The former wastewater systems executive who helped convict two former state lawmakers for taking bribes after he was caught bribing Maui County officials in exchange for government contracts died in federal prison Saturday following a fight with cancer.
Milton J. Choy, 61, was preparing to ask the U.S. Department of Justice for a compassionate release from the 41-month sentence he received in August but died Saturday in a federal prison hospital in North Carolina, his attorney, Michael Green, confirmed with the Honolulu Star-Advertiser.
“I never got to say goodbye,” wrote Milton’s daughter, Lacie Choy, on her Instagram account. “Now I have to miss you longer than I’ve known you. Thank you for giving us the world. I will spend a lifetime loving you Dad.”
Green told the Star-Advertiser in an interview that Choy agreed to plead guilty in August 2022 to bribery of a federally funded program and that “it’s not like dealing dope or shooting someone or threatening someone’s life.”
“And he took responsibility immediately. He was looking forward to finishing his sentence and coming back to his family, and it never happened,” said Green. “He was truly one of the most remorseful clients that I’ve represented. He took responsibility for a year before he hired me. You couldn’t help but get a lump in your throat, how much he missed them (his wife and children), loved them and never had a chance to say goodbye. It’s tough stuff.”

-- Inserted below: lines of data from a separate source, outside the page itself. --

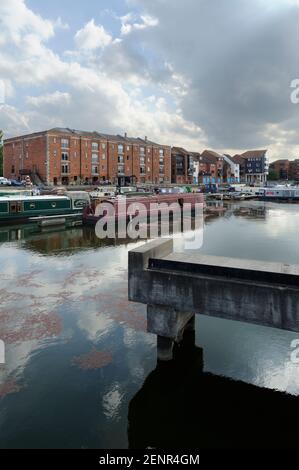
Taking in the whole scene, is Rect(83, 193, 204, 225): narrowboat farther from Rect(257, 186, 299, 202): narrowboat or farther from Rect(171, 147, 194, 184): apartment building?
Rect(171, 147, 194, 184): apartment building

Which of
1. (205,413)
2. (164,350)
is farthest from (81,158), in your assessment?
(205,413)

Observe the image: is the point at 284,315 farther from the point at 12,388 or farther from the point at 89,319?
the point at 89,319

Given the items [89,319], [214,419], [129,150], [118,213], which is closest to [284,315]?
[214,419]

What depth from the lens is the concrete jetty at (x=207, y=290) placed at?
862cm

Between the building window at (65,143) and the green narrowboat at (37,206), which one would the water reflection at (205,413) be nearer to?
the green narrowboat at (37,206)

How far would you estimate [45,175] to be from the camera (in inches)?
3440

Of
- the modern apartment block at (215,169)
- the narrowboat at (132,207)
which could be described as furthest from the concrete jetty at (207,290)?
the modern apartment block at (215,169)

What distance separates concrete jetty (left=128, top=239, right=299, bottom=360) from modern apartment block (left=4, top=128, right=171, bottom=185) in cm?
8157

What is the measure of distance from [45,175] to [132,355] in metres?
82.0

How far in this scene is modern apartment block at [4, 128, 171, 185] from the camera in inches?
3452

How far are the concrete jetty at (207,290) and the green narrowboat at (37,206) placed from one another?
35.4 metres

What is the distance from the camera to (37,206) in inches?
1751
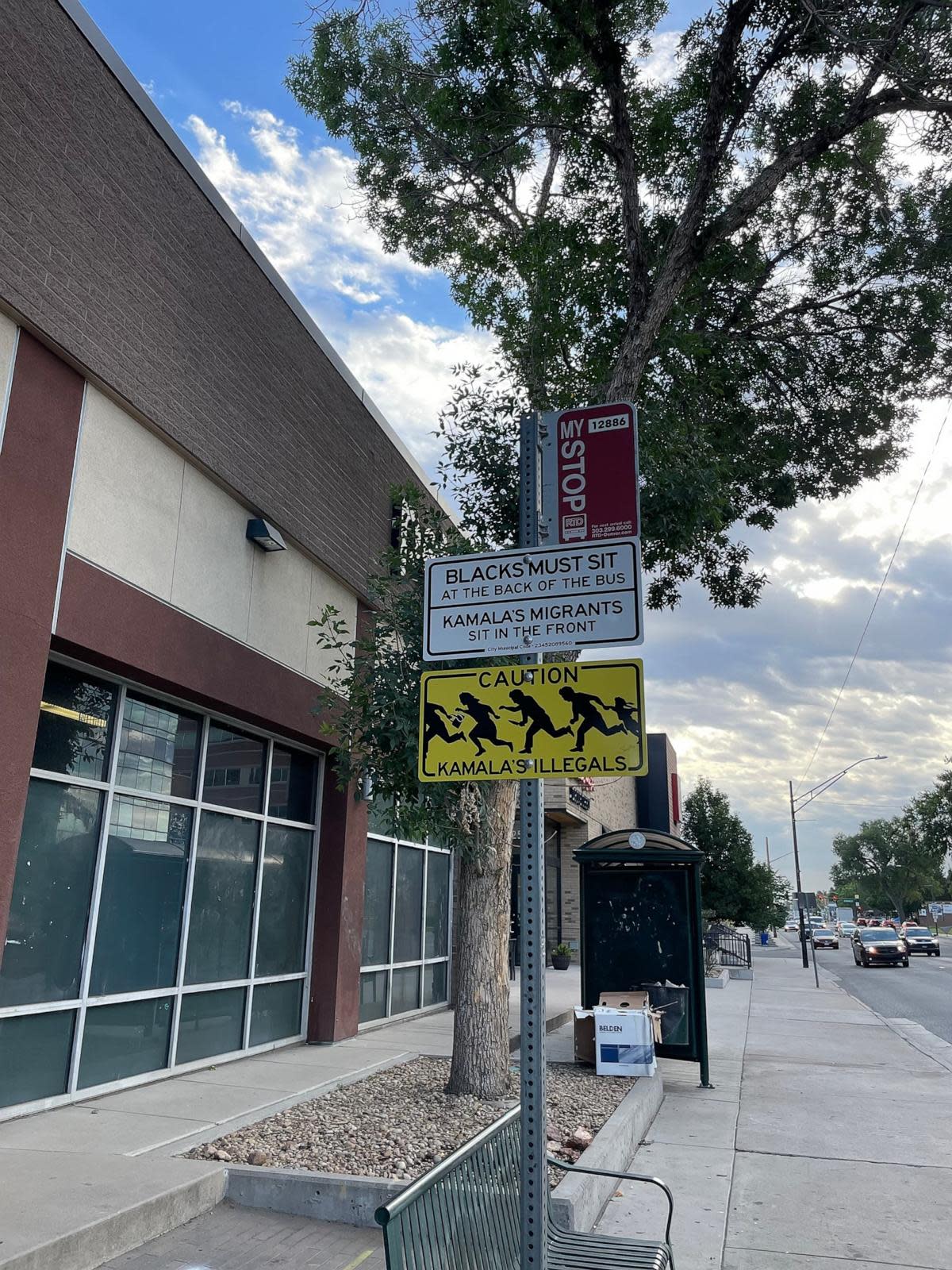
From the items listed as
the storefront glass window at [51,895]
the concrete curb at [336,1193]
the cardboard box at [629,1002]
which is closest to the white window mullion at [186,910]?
the storefront glass window at [51,895]

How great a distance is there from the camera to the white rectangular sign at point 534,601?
2959 millimetres

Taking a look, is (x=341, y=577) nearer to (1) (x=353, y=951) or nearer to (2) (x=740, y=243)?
(1) (x=353, y=951)

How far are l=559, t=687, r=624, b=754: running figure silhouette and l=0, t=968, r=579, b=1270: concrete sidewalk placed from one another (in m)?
3.41

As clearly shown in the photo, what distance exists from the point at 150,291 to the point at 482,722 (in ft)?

Choy donated to dozens of lawmakers since 2014,
including two governors, three mayors, Council members in each county, and the chairmen of the money committees in the state House and Senate.
Choy, three other family members and two business managers of wastewater
and industrial equipment companies, H2O Process Systems LLC and Fluid Technologies, owned by Choy, have donated $268,046 to candidates for Hawaii office since 2014.
Most of that money was redirected by the elected officials who received the donations to the Hawaii Campaign Spending Commission.
Choy’s businesses were registered in Hawaii as a foreign limited-liability company and a firm that buys, manufactures, distributes and sells wastewater treatment and equipment
products.
Choy attracted the attention of the U.S. Department of Justice by planning and executing a six-year bribery scheme by paying Stewart Olani Stant, former director of the Maui County Department of Environmental
Management, over
$2 million.
In exchange, Stant guided about $19.3 million in contracts to Choy’s wastewater company. Stant also entered a guilty plea in September 2022, and in February was sentenced to 10 years in federal prison. Stant was ordered to pay a $1.9 million judgment forfeiture for his honest-services wire fraud conviction.
Wilfredo Savella, who also worked with the county’s Department of Environmental Management, was sentenced to 16 months in prison for corrupt solicitation and acceptance of bribes and was ordered to forfeit about $41,000.
The maximum penalty for the bribery charge is up to 10 years in prison, but Assistant U.S. Attorney Ken Sorenson said at the time Choy was sentenced in August that Choy was worthy of a reduced sentence because of his “extraordinary cooperation” with prosecutors, which led to the arrests and convictions in one of the largest public corruption
investigation in Hawaii
history.
Sorenson recommended a 36-month sentence for Choy’s cooperation. Choy was sentenced to 41 months in federal prison and three years of supervised release in August.
“Mr. Choy did quite a bit of work on behalf of the federal government in the context of our public corruption investigations,” Sorenson said in August. “The court … recognized all of Choy’s cooperation.”
Choy had to forfeit $4 million in profits from the bribery scheme.
From 2014 to 2021, Choy also bribed former state Senate Majority Leader J. Kalani English and former state Rep. Ty J.K. Cullen with thousands of dollars in cash and casino chips in exchange for introducing legislation that would benefit his company and killing bills that would hurt his bottom line.
English was sentenced to more than three years in federal prison, and Cullen was sentenced to two years, both for honest-services wire fraud.
They were fined $100,000 and $25,000, respectively.
During the period of time when the pair of former state lawmakers were bribed by Choy, English was Democratic majority leader, vice chairman of the Senate Committee on Technology and a member of the Senate Committees on Ways and Means and
Transportation.
Cullen was chair of the state House Committee on Finance and also served on the Pandemic and Disaster Preparedness Committee and the Government Reform Committee.